This post is also available in: heעברית (Hebrew)

Vision and understanding images is no longer the purview of biological creatures only. In recent years, computers have become astonishingly good at understanding what they’re seeing. Microsoft and Google have both showcased systems last year that are much better at recognising objects in images than humans, the MIT Technology Review reports.

Behind these successes lies “a technique called deep learning, which involves passing data through networks of roughly simulated neurons to train them to filter future data.” In deep learning, the neural networks are arranged in hierarchical layers. Data passes through them in a particular order, and each layers “learns,” or becomes specialised, for a particular type of processing, to identify particular visual features.

Convolutional nets, the neural networks used for visual processing were inspired by studies on, and are in effect attempts to replicate, the neural structures in the visual cortex of animals.

“These networks are a huge leap over traditional computer vision methods, since they learn directly from the data they are fed,” says Matthew Zeiler, CEO of Clarifai, a provider of image recognition services.

In the past, programmers had to invent the algorithms that would seek out visual features in photos. The results were just not very good.

Zeiler’s software, based on methods he developed as a grad student at New York University, worked through million of images to train the network. The software is tasked with identifying distinct objects, from mugs to cars to buildings. Different features in images activate different layers of the neural networks, which in turn reinforces the network’s role in identifying this particular feature. In effect, millions of passes through the image stack teach the software to do the passes better.

== Given data ==
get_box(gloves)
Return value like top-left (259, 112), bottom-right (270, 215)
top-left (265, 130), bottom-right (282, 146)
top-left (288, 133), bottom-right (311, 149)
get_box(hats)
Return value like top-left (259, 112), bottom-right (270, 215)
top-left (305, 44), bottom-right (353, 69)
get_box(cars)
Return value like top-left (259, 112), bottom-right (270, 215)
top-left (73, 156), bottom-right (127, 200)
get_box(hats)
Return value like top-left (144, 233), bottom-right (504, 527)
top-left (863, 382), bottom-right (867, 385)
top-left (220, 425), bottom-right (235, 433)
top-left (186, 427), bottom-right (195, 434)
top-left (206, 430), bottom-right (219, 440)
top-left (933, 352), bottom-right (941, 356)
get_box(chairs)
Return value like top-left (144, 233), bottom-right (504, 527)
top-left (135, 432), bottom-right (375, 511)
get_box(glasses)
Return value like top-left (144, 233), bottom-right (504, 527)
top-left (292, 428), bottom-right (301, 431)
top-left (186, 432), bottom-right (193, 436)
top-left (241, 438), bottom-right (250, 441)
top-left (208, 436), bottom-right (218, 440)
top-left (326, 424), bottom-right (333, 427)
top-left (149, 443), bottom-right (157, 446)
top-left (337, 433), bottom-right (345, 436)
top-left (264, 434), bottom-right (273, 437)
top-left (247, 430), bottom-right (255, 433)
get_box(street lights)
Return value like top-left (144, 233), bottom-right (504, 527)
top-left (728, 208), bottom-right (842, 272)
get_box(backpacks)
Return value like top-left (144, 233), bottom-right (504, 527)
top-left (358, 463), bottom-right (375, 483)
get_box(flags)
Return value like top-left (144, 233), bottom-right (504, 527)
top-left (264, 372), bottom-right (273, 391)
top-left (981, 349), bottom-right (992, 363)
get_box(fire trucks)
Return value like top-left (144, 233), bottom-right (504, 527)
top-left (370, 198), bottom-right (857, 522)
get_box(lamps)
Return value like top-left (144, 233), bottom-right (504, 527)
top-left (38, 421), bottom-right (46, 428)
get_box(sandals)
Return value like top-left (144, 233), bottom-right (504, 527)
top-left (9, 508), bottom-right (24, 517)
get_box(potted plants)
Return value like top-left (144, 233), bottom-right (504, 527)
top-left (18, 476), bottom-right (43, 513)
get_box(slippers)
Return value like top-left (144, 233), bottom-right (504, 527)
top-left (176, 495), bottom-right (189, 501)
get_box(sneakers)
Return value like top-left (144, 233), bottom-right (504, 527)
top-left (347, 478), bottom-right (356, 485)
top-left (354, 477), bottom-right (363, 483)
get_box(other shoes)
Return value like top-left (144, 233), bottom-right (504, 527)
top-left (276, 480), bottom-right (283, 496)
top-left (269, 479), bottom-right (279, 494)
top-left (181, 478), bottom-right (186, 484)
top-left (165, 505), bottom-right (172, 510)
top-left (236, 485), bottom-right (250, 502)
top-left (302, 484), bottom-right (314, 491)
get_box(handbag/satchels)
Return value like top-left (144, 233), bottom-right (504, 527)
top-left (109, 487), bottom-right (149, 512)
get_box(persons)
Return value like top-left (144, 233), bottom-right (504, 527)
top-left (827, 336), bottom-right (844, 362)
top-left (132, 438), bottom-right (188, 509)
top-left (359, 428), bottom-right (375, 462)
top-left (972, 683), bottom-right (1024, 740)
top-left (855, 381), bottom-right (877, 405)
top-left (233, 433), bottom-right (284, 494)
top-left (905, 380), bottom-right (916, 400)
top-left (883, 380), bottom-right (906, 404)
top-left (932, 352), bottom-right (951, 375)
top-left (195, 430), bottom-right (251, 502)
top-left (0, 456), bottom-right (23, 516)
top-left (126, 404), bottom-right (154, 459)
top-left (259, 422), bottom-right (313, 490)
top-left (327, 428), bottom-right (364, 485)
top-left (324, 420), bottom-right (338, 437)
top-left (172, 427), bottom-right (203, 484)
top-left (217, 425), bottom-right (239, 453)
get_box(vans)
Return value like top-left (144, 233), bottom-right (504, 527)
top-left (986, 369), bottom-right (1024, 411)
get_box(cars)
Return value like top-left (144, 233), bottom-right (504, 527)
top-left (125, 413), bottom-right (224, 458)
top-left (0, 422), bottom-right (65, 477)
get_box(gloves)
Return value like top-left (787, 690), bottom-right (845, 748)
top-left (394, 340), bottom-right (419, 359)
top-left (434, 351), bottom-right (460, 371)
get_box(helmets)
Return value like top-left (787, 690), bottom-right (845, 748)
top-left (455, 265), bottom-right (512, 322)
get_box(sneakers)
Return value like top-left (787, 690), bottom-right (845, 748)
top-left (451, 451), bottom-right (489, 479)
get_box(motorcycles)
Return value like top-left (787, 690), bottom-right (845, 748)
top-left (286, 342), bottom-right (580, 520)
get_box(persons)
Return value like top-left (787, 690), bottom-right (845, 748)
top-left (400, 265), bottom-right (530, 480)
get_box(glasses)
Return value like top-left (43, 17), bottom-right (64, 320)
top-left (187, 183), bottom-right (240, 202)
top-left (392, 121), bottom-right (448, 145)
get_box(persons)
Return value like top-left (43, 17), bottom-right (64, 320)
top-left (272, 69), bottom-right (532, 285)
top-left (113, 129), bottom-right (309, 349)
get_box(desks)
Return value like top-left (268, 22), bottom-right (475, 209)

== Problem details ==
Quote the deep learning article word for word, from "Behind these successes" up to and including "cortex of animals.".

== Response area ==
Behind these successes lies “a technique called deep learning, which involves passing data through networks of roughly simulated neurons to train them to filter future data.” In deep learning, the neural networks are arranged in hierarchical layers. Data passes through them in a particular order, and each layers “learns,” or becomes specialised, for a particular type of processing, to identify particular visual features.

Convolutional nets, the neural networks used for visual processing were inspired by studies on, and are in effect attempts to replicate, the neural structures in the visual cortex of animals.